Y más adelante, el núcleo de esa mente tenebrosa: En esta imperturbable frialdad de su temperamento radica el verdadero genio de Fouché. Su cuerpo no le pone trabas, no le arrastra; está casi siempre al margen de todo. Su sangre, sus sentidos, su alma, todos estos elementos que perturban los sentimientos de un hombre normal, están ausentes en este enigmático «hasardeur», cuya pasión es íntegramente cerebral. Este seco personaje de escritorio ama viciosamente la aventura, la intriga es su única pasión; pero sólo la sabe gozar en la esfera del espíritu, y nada oculta mejor y más genialmente su lúgubre placer de lo caótico, del complot, que el disfraz de fiel y honesto burócrata que lleva toda la vida.
Comprenderán ustedes que el mío por Fouché fue un amor a primera vista, de esos apasionados y primaverales, cuasiadolescente. Ahora que nuestra relación ha madurado, no me avergüenzo en aceptar que tengo a monsieur Fouché en la más alta estima y que dudo mucho que otro intrigante real sea capaz de destronar a ese monstruo gélido, ese maestro de titiriteros, servidor supuesto de la Convención, del Directorio, del Consulado, del Imperio, de la Monarquía y únicamente servidor de sí mismo.

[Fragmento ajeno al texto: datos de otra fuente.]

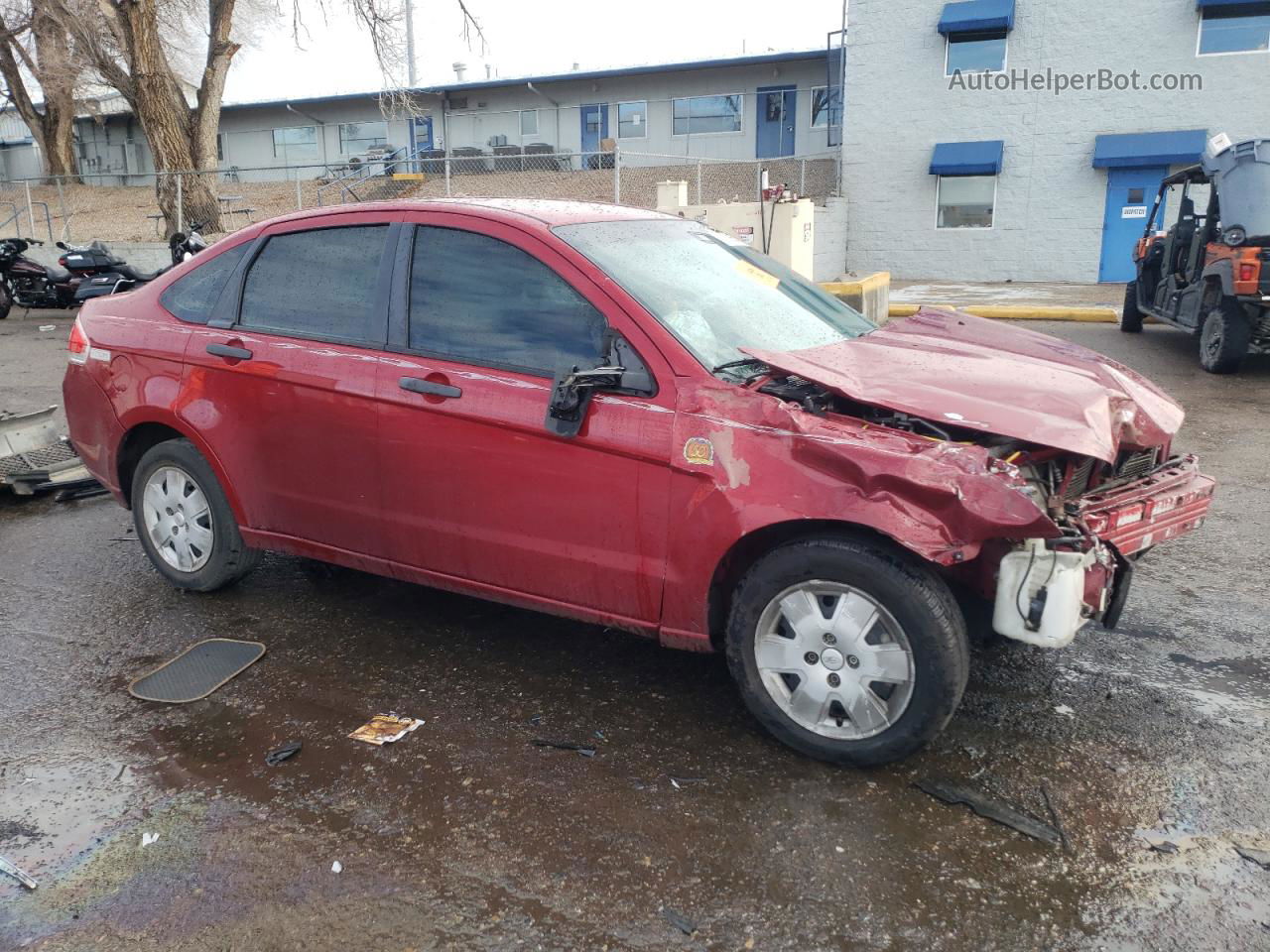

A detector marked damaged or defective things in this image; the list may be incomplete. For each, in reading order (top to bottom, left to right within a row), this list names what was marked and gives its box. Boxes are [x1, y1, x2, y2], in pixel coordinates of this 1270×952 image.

broken side mirror [546, 365, 624, 438]
damaged red car [64, 201, 1213, 767]
crumpled front quarter panel [660, 383, 1056, 654]
crumpled hood [746, 306, 1183, 464]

Justo por ello, en una lamentable compensación, La Cena ha perdido algo de valor. No me malinterpreten: es una soberbia pieza teatral. Un diálogo que ya me gustaría haber escrito a mí. Y Flotats y Gómez son actores bárbaros. Pero si bien el primero parece haber entendido a la perfección el espíritu de ese lánguido sutil que fue Charles Maurice de Talleyrand, no puedo decir lo mismo de Carmelo Gómez. Su Fouché se irrita y lo muestra. Pierde los nervios. Alza la voz. Ahí no reconozco al Ministro de Policía ante quien el mismo Napoleón siempre se sentía intranquilo.

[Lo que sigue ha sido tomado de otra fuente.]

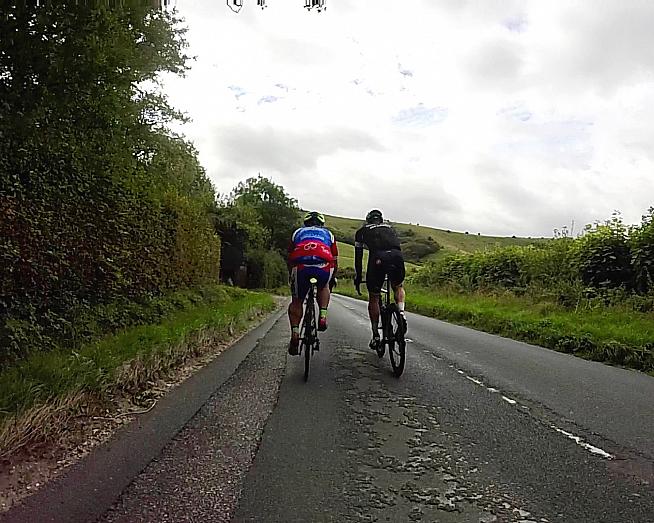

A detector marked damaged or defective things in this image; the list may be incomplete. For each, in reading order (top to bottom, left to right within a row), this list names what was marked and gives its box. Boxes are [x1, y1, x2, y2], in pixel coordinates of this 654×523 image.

cracked road surface [2, 296, 652, 520]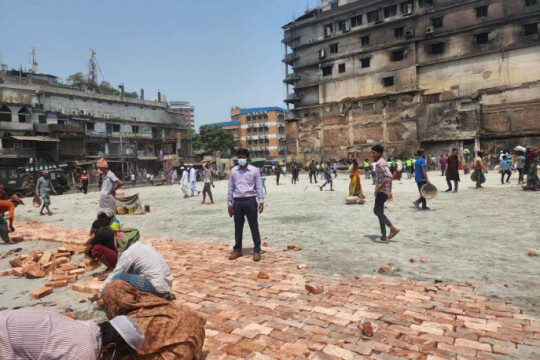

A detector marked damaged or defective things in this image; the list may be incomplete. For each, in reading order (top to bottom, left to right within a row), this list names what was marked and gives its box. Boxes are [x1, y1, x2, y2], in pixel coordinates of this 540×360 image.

burnt building facade [282, 0, 540, 160]
damaged building [282, 0, 540, 161]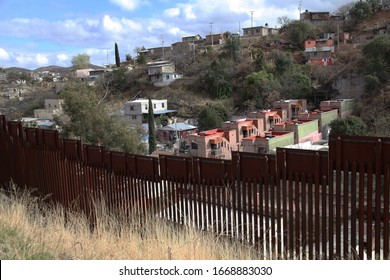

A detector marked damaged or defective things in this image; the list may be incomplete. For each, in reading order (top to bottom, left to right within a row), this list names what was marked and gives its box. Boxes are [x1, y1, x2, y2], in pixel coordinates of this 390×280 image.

rusty metal border fence [0, 115, 388, 260]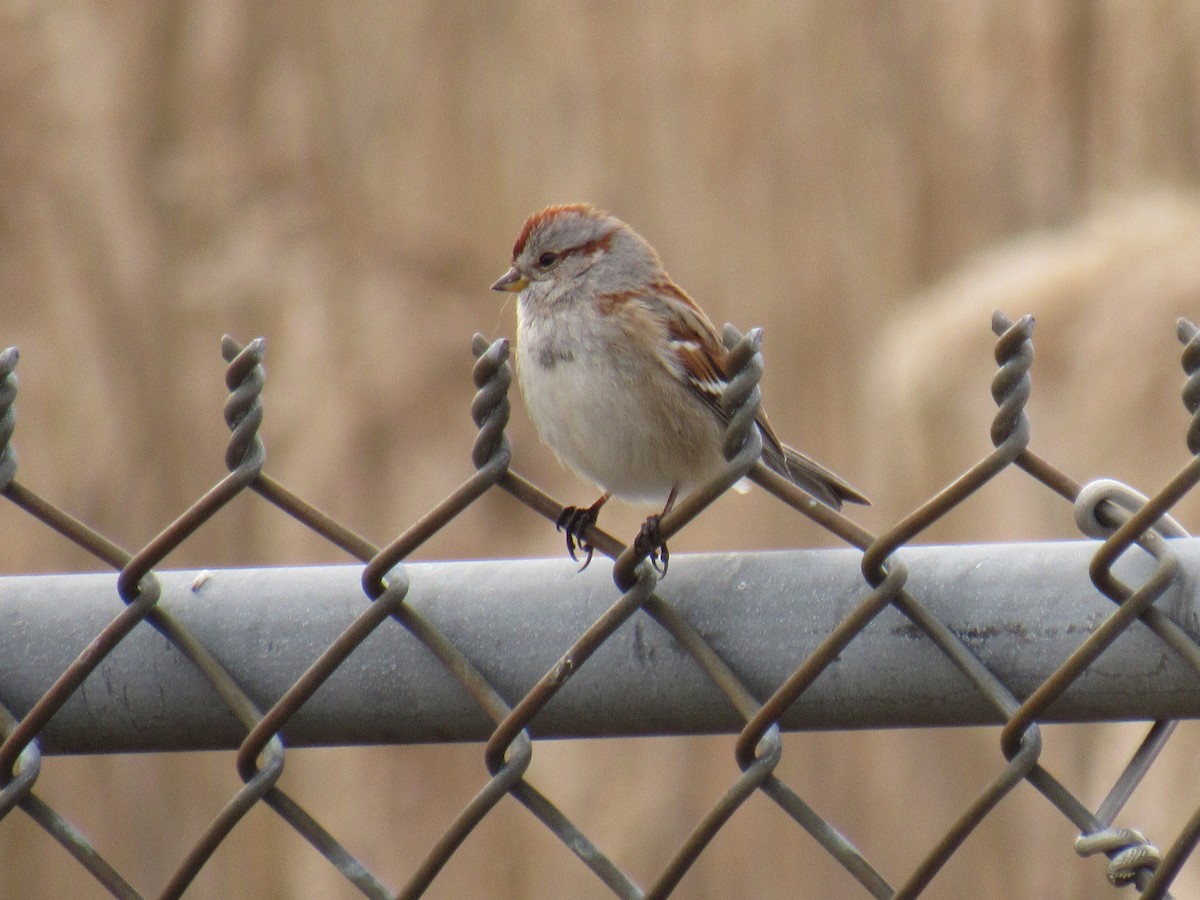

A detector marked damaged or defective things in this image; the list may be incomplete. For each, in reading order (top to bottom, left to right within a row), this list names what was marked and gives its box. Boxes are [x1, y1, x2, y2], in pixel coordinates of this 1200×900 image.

rusty wire [0, 312, 1195, 900]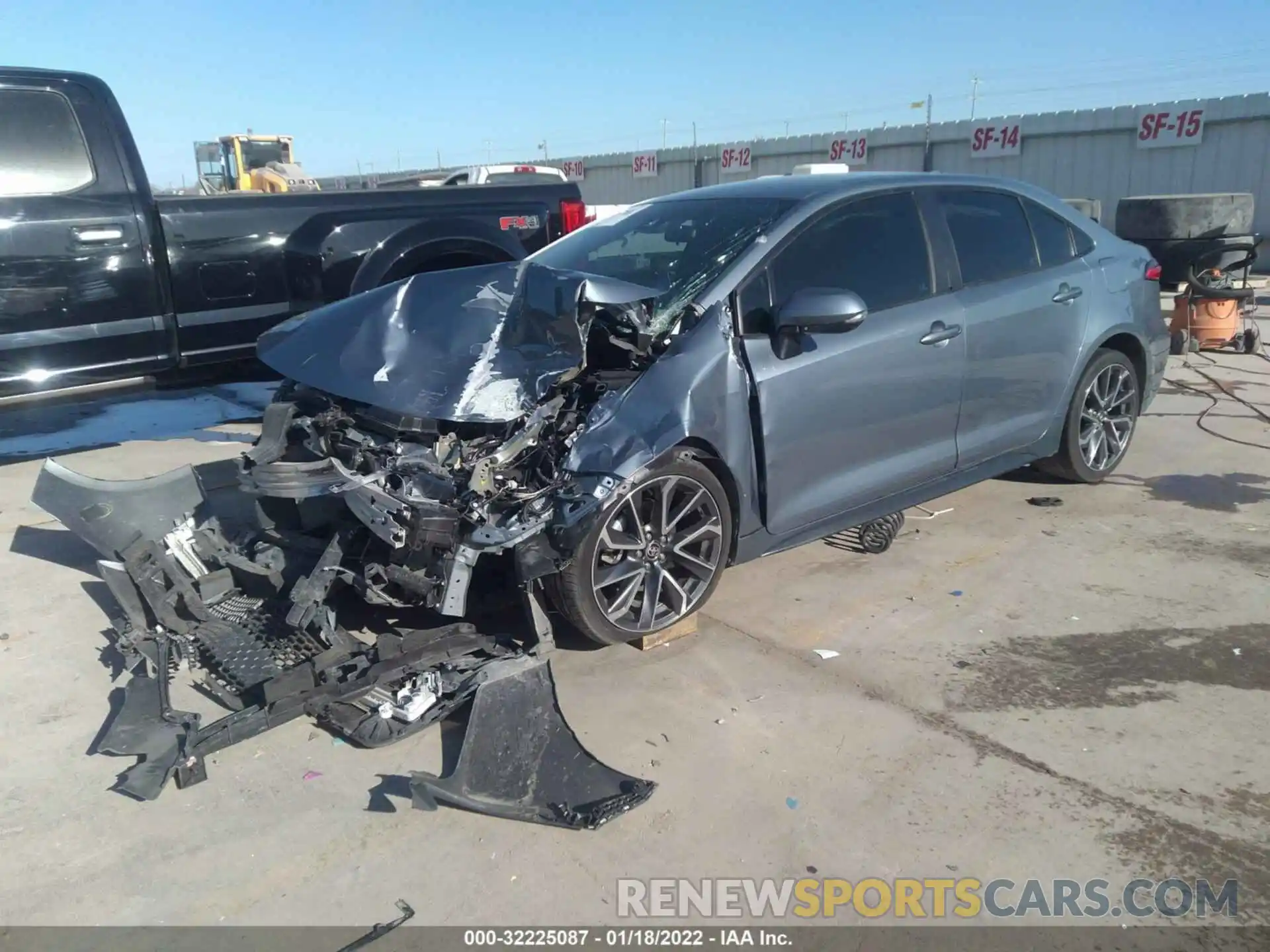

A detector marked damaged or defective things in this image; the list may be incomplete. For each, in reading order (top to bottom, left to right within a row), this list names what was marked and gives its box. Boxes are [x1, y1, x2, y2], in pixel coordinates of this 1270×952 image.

El que el retrato de Talleyrand suela salirles mejor a actores y guionistas que el de Fouché parece una maldición. En la interesante miniserie Napoleón, de Yves Simoneau, John Malkovich se mete en las medias de ese infernal cojo y diplomático sibilino que era el Príncipe de Benevento. Mientras que Gérard Depardieu fue incapaz de hacerme creer que era en verdad Jospeh Fouché. Y eso que, contra lo esperado, se mantuvo frío, impasible. Estuvo cerca de lograr esa imperturbabilidad tan compleja para un actor. Actuar de modo que el personaje no muestre emociones, pero sin limitarse a poner siempre una cara de madera es complicadísimo. Aún así, monsieur Depardieu no será nunca Fouché en mi cabeza. He perdido la esperanza de que alguien lo sea.
Espero haber incitado a algún lector para que conozca más a fondo a este tortuoso personaje. Hay un precio, sin embargo. Después de pasar tanto tiempo junto a un villano tan grande, es muy deprimente regresar a la realidad. O tal vez sea que los Fouchés y Talleyrands de nuestros días se mantienen aún más en la sombra que sus predecesores. Confiemos en ello.
Imagen: escudo de armas del Duque de Otranto. Atención al irónico emblema (tal vez una broma del mismo Napoleón), destacado por Zweig: una serpiente enroscada alrededor de una columna de oro.